I have been feeding him twice a day, once in the morning and once again later in the afternoon. The first day I had him I fed him three times and I thought it might have been to much cause his little tummy looked ready to explode. But I'm not sure if I should up it back to three times cause I know he would be able to eat it. . .or if I should keep to the schedule I have now and just do two times.

Also I keep reading online that I need to show the dog that I'm the more dominate one them him. I'm not to sure how to go about doing this. . .I mostly have just been using a loud voice and clapping my hands together if he is doing something bad, like chewing on the rug or trying to chew my kids. He stops and usually lays down looking all sorts of sad when I do this. I don't hit him, I don't believe that is the way to do the whole dominate thing and I don't want him to get aggressive. Any tips on this would be great.

Thanks!!!
If you can, I'd go with three meals a day until he gets a little older. I did three times for the first few months and then switched him over to twice daily like my other dog once he got to around the six month mark.

As far as dominance goes, showing authority goes a long way. Try not to get angry with him, but rather just sternly correct him when he does something stupid. You should never hit him, but don't be afraid to "nip" him by giving him a quick pinch with your hands. Their mothers would be doing this in the wild every time they act up, so they naturally respond to it.
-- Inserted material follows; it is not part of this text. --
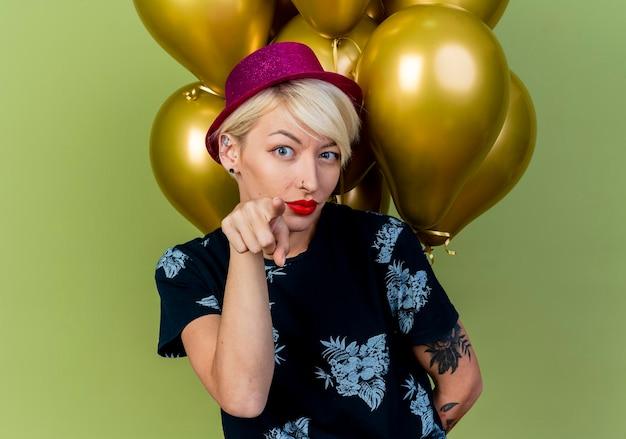 Zelfverzekerde jonge blonde feestvrouw die feestmuts draagt en ballonnen achter haar rug houdt, kijkend en wijzend naar voorzijde geïsoleerd op olijfgroene muur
Taking him on walks and not letting him lead will help establish dominance too. A good way to do this is to turn around and walk the other way every time he tries to walk in front of you. This will force him to turn around and follow you. Eventually he'll get the idea that you're leading and he'll fall into line.

Right now you just have to remember that he's still a baby. Dominance training will only go so far right now. You'll have to deal with dominant behaviors a lot more when he's a bit older. Right now you should focus more on basic obedience training, socialization, and teaching him not to bite.